Labor Day is the perfect time to reflect on Martin Luther King, Jr.’s words, “No work is insignificant. All labor that uplifts humanity has dignity and importance and should be undertaken with painstaking excellence.”
I’ve tried to live King’s lesson. Admittedly, at 16 I wasn’t conscious of how profound his insights were when I started my first job assisting at the bun station at my local Burger King.
That job was less about career development and more about a way for me to earn some gas money and save for college. I was paid a dime above the day’s minimum wage of $3.35. Arguably, I was overpaid. As a high-schooler, I brought few discernible skills to the position.
But the experience was incredibly valuable. I learned a little about customer service, about showing up on time and looking halfway presentable. That first job, believe it or not, set me on my way.
First jobs have had similar impacts on those I interact with every day. I work with former ice-cream scoopers, movie theater box office cashiers, lifeguards, and one-hour-photo developers. My colleagues and coworkers all took those first job experiences with them into their next job, and then their next one, and finally, to their careers today.
King’s lesson is especially timely. We live in an era when honest work and the risk-takers who create jobs – especially entry-level ones – are taking a beating.
Loud voices claiming to represent the interests of workers have advanced the dangerous idea that entry-level work is practically exploitation, that job creators don’t care about their employees, and that upward mobility is reserved for just a few.
These interests, though, are actually advancing an agenda that makes it harder to earn a living, erecting roadblocks between a job and a paycheck.
For example, voters in Arizona last year adopted a measure to phase-in a dramatic increase in the state’s mandatory hourly minimum wage. Voters in Flagstaff went even further, opting for a $15 minimum wage.
The same statewide initiative, Proposition 206, included a component that required employers to provide paid time off to employees.
Such laws aren’t the path to economic security, though. They just make hiring more expensive and more difficult.
Employers can’t take a risk on an enthusiastic young person with little to no experience trying to grab that first rung on the career ladder, or someone trying to land a job after a long absence from work life. Job creators, rather than investing in new hires, have to divert resources to higher payroll costs and employees on leave.
Proponents of such mandates will argue that they possess more enlightened sensibilities and care for the working poor and those at the margins of society.
But there’s nothing caring about artificially pricing a first-time job-seeker out of the labor market, or accelerating the replacement of entry-level job functions with robots because teenage workers are too expensive. There’s nothing enlightened about making it harder for a single parent trying to reenter the workforce and earn a living.
The same crowd that calls for a higher minimum wage will also point to growing income equality or high CEO pay among the Fortune 500 as justification for new mandates on employers.
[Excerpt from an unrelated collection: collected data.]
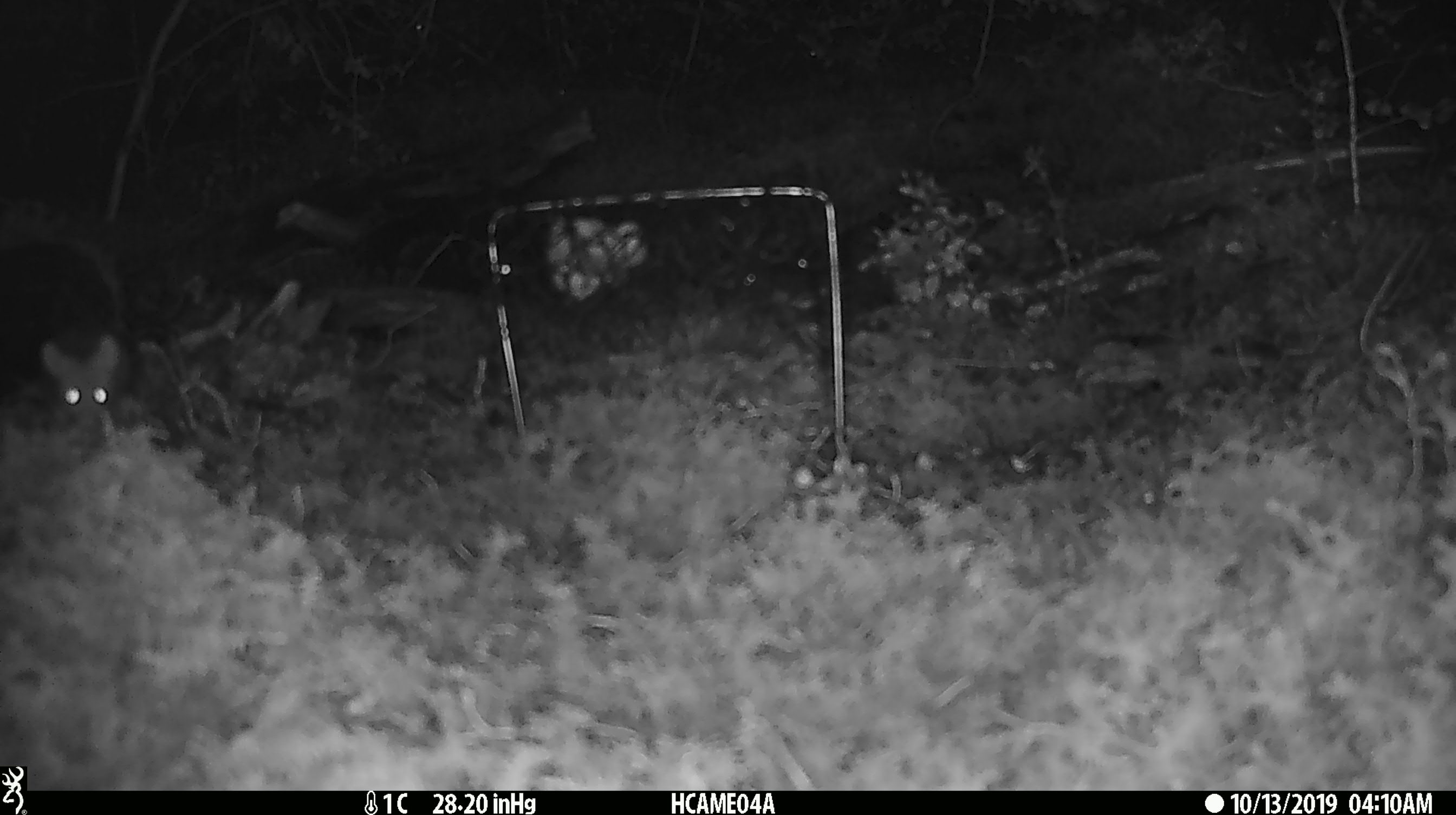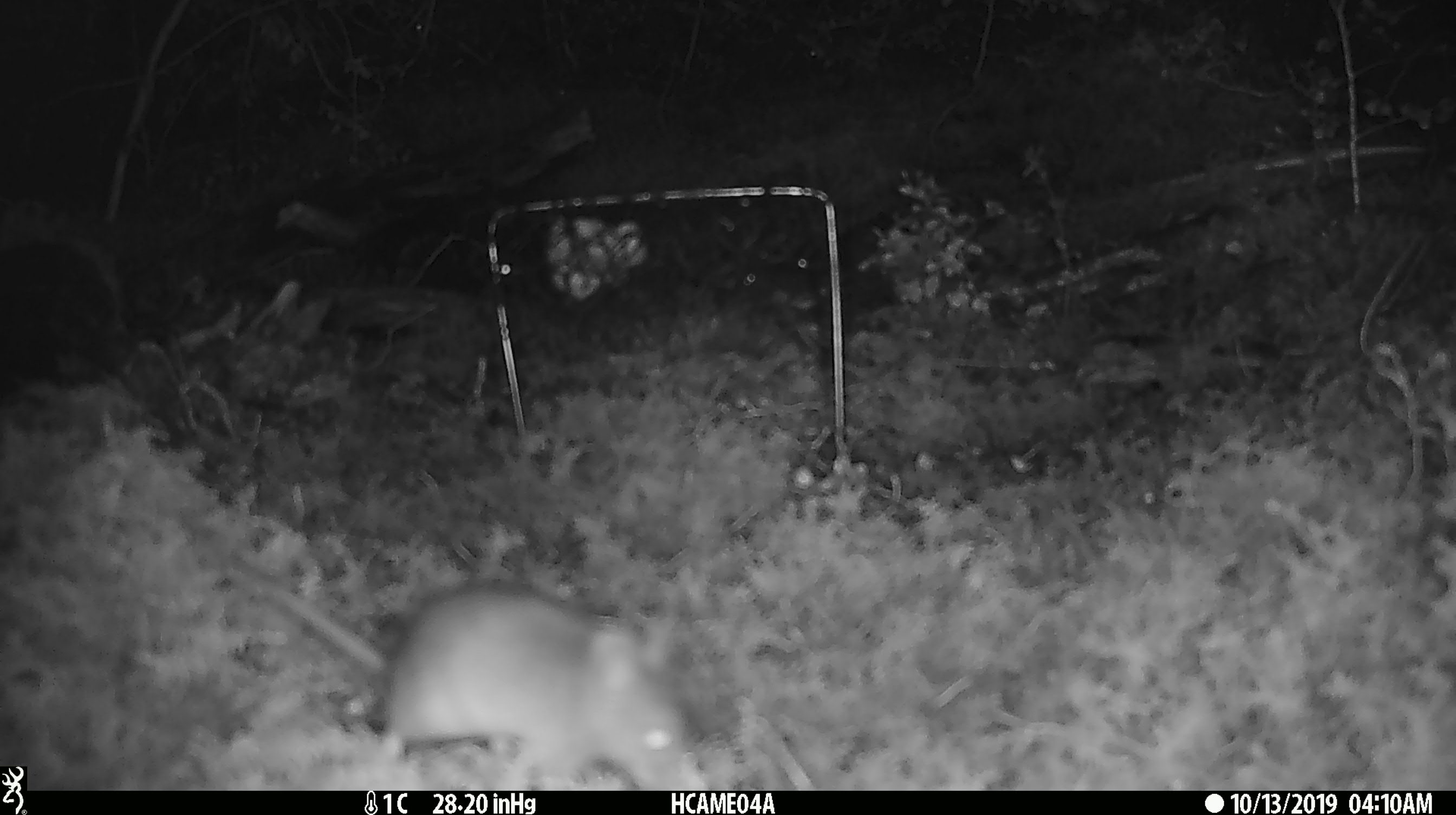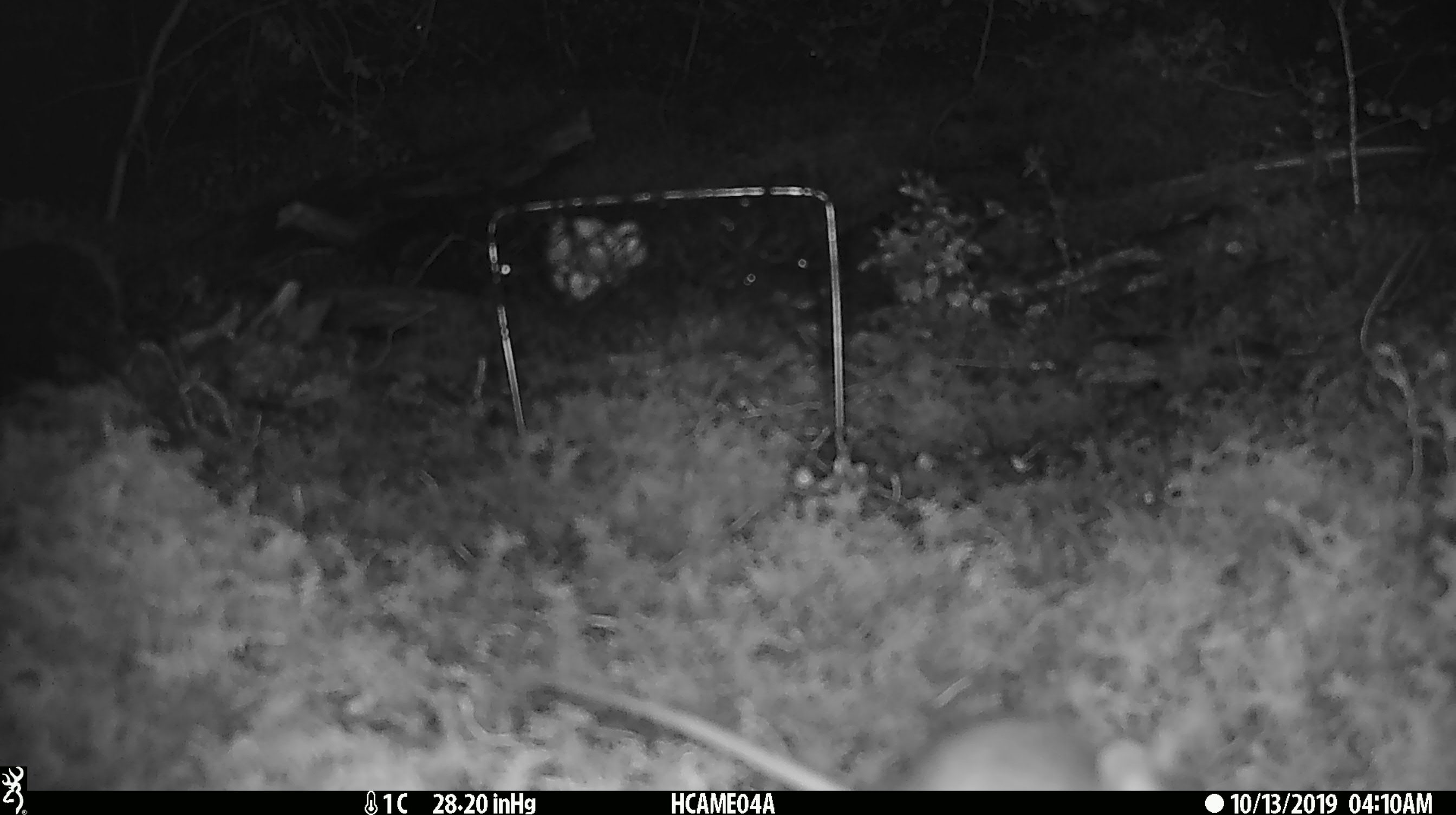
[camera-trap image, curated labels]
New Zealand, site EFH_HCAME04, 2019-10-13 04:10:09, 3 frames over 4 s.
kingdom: Animalia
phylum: Chordata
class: Mammalia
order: Rodentia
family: Muridae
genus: Mus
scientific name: Mus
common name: mouse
They ignore, however, the harm they do to an entrepreneur whose small business can’t grow because labor costs have made expansion impossible.
There are more examples. So-called joint-employer rules that place the same legal liabilities on small franchisees as corporate parents, regulations requiring businesses to facilitate union organizing, and the expansion of overtime pay mandates all make job creation more difficult.
But this is about much more than stifling the expansion of the GDP or sending economists’ charts and graphs in the wrong direction.
When we make hiring harder, we snuff out opportunity, and we make the dignity that comes with all types of work harder to achieve.